Fortunately, it worked. Rep. Cynthia Lummis (R-Wyo.) was one of only 38 U.S. House members – including 16 Republicans – to vote in favor of a comprehensive and bipartisan budget plan.
Unfortunately, leadership by example has been lacking in most states. Federal politicians are eager to label spending in other states as wasteful, but just as eager to defend wasteful federal funding for their own states or districts. By choosing to ignore or defend lower-priority projects, they make budget stabilization extremely difficult.
For too long, a common measure of success for members of Congress has been much federal money they could siphon off to their home district. They now must rise above parochial interests to vote for the good of the nation.
For example, in my own state of Wyoming, our federal legislators continue to fight for $300,000 to $500,000 per year in spending to keep the east gate to Yellowstone National Park open to snowmobiles through 20 avalanche paths that regularly block the road. Only about 90 machines go through the area each winter. This amounts to a subsidy of thousands of dollars per snowmobile.

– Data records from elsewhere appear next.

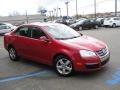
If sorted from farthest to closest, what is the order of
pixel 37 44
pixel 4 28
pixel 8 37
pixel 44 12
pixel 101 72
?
1. pixel 44 12
2. pixel 4 28
3. pixel 8 37
4. pixel 37 44
5. pixel 101 72

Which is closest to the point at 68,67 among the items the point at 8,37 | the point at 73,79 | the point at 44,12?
the point at 73,79

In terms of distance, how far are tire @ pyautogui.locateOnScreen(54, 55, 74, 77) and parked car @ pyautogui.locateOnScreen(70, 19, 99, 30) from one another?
23450mm

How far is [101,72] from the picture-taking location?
7320mm

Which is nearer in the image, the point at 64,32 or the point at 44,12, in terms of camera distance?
the point at 64,32

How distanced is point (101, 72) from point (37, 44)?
7.25 feet

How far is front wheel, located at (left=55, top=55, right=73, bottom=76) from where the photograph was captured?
6.94m

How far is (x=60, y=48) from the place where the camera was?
23.1ft

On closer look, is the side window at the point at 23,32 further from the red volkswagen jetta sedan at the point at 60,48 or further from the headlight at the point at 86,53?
the headlight at the point at 86,53

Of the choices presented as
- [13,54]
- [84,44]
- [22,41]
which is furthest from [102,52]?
[13,54]

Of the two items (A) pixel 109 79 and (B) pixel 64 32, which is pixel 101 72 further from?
(B) pixel 64 32

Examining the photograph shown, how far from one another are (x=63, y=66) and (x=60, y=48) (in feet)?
1.75

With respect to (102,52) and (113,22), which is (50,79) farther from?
(113,22)

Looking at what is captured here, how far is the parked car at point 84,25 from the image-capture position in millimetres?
30531

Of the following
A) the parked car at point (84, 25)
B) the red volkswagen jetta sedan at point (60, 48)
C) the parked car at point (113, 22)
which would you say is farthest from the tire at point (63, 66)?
the parked car at point (113, 22)
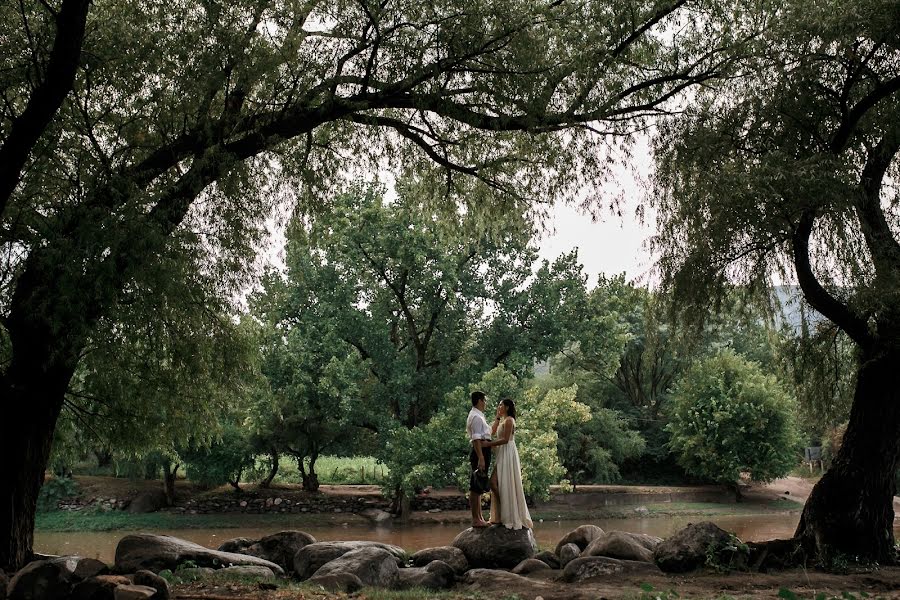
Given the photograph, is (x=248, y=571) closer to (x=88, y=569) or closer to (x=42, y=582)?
(x=88, y=569)

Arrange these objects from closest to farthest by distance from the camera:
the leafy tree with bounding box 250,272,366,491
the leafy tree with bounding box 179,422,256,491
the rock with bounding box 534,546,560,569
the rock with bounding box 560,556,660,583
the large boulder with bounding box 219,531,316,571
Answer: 1. the rock with bounding box 560,556,660,583
2. the rock with bounding box 534,546,560,569
3. the large boulder with bounding box 219,531,316,571
4. the leafy tree with bounding box 250,272,366,491
5. the leafy tree with bounding box 179,422,256,491

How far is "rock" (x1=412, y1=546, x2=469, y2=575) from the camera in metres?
10.3

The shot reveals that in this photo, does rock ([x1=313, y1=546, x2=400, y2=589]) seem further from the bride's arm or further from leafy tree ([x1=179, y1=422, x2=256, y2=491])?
leafy tree ([x1=179, y1=422, x2=256, y2=491])

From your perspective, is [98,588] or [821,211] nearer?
[98,588]

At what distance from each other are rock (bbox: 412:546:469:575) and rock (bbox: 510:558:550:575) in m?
0.68

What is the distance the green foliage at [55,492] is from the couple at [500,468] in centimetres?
2035

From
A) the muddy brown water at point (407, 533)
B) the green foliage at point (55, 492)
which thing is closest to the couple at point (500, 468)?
the muddy brown water at point (407, 533)

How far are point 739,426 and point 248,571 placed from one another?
24372 mm

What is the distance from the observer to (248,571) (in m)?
9.18

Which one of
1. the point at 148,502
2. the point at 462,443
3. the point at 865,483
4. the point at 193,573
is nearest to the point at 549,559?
the point at 865,483

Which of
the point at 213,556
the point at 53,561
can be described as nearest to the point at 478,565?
the point at 213,556

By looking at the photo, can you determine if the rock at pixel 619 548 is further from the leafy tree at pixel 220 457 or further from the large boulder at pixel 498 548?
the leafy tree at pixel 220 457

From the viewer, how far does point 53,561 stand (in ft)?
25.9

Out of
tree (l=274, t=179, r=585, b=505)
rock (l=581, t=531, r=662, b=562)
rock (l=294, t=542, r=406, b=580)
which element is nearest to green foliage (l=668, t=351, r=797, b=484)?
tree (l=274, t=179, r=585, b=505)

These same legislators refused to speak out against a 90 percent federally funded $70 million state highway project in Teton County that is unanimously opposed by the county commission, Republicans and Democrats, who favor a less costly alternative.
Nationwide, there are literally thousands of wasteful projects like this. Many members of Congress who profess to be concerned about the debt support these projects.
The classic case was Alaska’s $400 million bridge to Gravina Island, population 50, which would have been longer than the Golden Gate and taller than the Brooklyn Bridge. Gravina Island already has excellent ferry service.
In an encouraging display of real leadership, Sen. Tom Coburn (R-Oak.) put together an Oklahoma Waste Report that identified 35 federal spending programs his state could live without. The programs totaled $173 million, about 8 percent of annual federal spending in Oklahoma. Many of the projects, like spending $1,900 per resident for unneeded sidewalks in small towns, made no sense.
Coburn said: “If we have the courage to identify and eliminate unnecessary programs in our communities, we will be taking a bold step towards securing the future for the next generation of Americans.”
Our nation is on an unsustainable fiscal path. State and local leaders can help by taking a pass on wasteful federal projects and by urging more responsible action by recalcitrant or timid federal officials. This is not a matter of ideology. It is simple arithmetic. More state and local leadership by example could make a huge difference in the fight to build a brighter and more prosperous future for the nation.